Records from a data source
___

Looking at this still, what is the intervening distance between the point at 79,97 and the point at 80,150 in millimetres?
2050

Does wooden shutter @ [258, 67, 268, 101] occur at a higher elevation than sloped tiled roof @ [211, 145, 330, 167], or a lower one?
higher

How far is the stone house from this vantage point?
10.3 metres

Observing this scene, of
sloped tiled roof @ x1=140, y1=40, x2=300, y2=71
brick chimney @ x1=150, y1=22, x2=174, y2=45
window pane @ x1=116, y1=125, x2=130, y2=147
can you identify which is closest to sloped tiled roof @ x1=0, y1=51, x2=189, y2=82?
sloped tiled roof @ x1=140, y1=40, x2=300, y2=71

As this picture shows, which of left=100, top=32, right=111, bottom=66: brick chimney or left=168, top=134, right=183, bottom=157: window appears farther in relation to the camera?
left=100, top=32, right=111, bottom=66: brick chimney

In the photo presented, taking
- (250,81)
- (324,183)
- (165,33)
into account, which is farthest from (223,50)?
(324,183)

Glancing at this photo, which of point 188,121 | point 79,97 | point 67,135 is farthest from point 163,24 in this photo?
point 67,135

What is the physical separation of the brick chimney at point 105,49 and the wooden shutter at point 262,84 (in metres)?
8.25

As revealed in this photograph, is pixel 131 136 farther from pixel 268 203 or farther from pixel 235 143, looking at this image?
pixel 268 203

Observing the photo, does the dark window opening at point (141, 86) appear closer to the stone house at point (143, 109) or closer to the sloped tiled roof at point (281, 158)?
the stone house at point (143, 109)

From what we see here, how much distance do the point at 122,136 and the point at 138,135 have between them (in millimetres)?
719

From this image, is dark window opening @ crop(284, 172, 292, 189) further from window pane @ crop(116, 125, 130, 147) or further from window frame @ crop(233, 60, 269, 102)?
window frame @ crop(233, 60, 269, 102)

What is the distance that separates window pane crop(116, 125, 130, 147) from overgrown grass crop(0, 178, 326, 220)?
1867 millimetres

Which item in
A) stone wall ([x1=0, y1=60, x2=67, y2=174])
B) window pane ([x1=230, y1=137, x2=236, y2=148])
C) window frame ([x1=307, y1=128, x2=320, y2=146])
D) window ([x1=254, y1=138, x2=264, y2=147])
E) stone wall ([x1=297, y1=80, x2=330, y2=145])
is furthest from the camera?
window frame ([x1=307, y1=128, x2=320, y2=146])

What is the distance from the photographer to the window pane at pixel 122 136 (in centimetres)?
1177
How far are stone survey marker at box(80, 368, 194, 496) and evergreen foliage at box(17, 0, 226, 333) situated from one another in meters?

___

### GIVEN EXERCISE
Return all of the entries exactly as they were supplied.

### TASK RESULT
Looking at this still, what is the intervening distance between the point at 79,97 and the point at 80,150 in millimetres?
2050

Does wooden shutter @ [258, 67, 268, 101] occur at a higher elevation than sloped tiled roof @ [211, 145, 330, 167], or a lower one?
higher

How far is the stone house from this vantage point?
10.3 metres

Observing this scene, of
sloped tiled roof @ x1=140, y1=40, x2=300, y2=71
brick chimney @ x1=150, y1=22, x2=174, y2=45
window pane @ x1=116, y1=125, x2=130, y2=147
can you identify which is closest to sloped tiled roof @ x1=0, y1=51, x2=189, y2=82?
sloped tiled roof @ x1=140, y1=40, x2=300, y2=71

As this picture shows, which of left=100, top=32, right=111, bottom=66: brick chimney or left=168, top=134, right=183, bottom=157: window appears farther in relation to the camera?
left=100, top=32, right=111, bottom=66: brick chimney

In the photo presented, taking
- (250,81)
- (324,183)
- (165,33)
into account, which is farthest from (223,50)?
(324,183)

Glancing at this photo, which of point 188,121 | point 79,97 | point 67,135 is farthest from point 163,24 in this photo?
point 67,135

What is the physical separation of the brick chimney at point 105,49 and the wooden shutter at point 262,84 (in metres)?
8.25

As revealed in this photograph, is pixel 131 136 farther from pixel 268 203 or farther from pixel 235 143, looking at this image?
pixel 268 203

Observing the photo, does the dark window opening at point (141, 86) appear closer to the stone house at point (143, 109) or closer to the sloped tiled roof at point (281, 158)?
the stone house at point (143, 109)

From what we see here, how much distance do the point at 122,136 and the point at 138,135 have between them (in millimetres)?
719

From this image, is dark window opening @ crop(284, 172, 292, 189) further from window pane @ crop(116, 125, 130, 147) or further from window frame @ crop(233, 60, 269, 102)?
window frame @ crop(233, 60, 269, 102)

What is the distance that separates window pane crop(116, 125, 130, 147) from overgrown grass crop(0, 178, 326, 220)?
1867 millimetres

Which item in
A) stone wall ([x1=0, y1=60, x2=67, y2=174])
B) window pane ([x1=230, y1=137, x2=236, y2=148])
C) window frame ([x1=307, y1=128, x2=320, y2=146])
D) window ([x1=254, y1=138, x2=264, y2=147])
E) stone wall ([x1=297, y1=80, x2=330, y2=145])
is furthest from the camera?
window frame ([x1=307, y1=128, x2=320, y2=146])

What is the distance from the photographer to the window pane at pixel 122 136 (in centimetres)?
1177
How far are stone survey marker at box(80, 368, 194, 496) and evergreen foliage at box(17, 0, 226, 333) situated from one another in meters?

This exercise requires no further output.